>> BEGIN INPUT MATERIAL

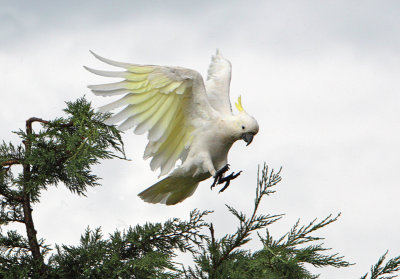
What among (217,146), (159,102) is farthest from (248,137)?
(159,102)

>> END INPUT MATERIAL
>> BEGIN INPUT MATERIAL

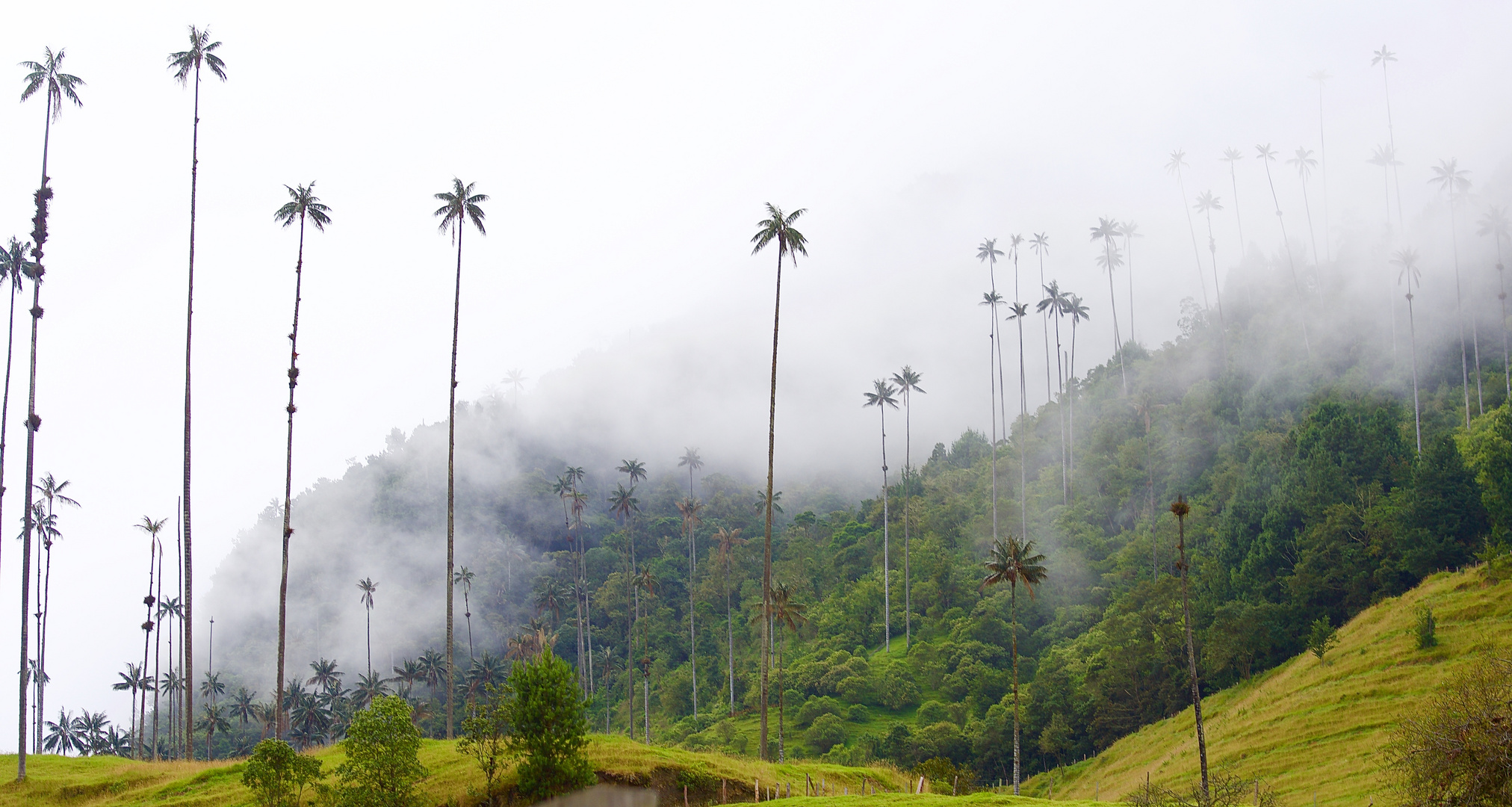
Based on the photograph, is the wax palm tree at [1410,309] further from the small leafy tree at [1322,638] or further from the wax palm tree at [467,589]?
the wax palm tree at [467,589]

>> END INPUT MATERIAL
>> BEGIN INPUT MATERIAL

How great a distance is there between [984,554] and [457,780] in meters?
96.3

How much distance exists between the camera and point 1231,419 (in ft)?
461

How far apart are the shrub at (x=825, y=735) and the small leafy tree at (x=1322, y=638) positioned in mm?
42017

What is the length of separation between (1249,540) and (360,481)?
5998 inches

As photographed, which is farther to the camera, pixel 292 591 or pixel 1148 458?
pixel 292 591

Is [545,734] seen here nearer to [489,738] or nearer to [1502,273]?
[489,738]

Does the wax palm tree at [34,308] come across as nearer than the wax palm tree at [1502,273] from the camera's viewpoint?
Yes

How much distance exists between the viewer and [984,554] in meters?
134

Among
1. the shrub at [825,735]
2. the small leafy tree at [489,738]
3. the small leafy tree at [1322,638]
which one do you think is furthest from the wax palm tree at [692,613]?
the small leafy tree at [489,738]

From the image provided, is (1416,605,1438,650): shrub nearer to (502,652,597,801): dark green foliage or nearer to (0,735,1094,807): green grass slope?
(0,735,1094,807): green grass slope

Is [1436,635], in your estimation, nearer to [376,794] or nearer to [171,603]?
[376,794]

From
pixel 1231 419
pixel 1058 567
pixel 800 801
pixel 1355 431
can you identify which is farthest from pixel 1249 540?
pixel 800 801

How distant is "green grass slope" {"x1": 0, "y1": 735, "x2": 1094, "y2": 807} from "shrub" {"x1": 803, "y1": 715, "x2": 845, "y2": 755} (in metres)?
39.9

>> END INPUT MATERIAL

# EXERCISE AIM:
How many lines of the records above contain the string "camera"? Matching is case-sensitive. Reply with the number alone.

# TASK OUTPUT:
3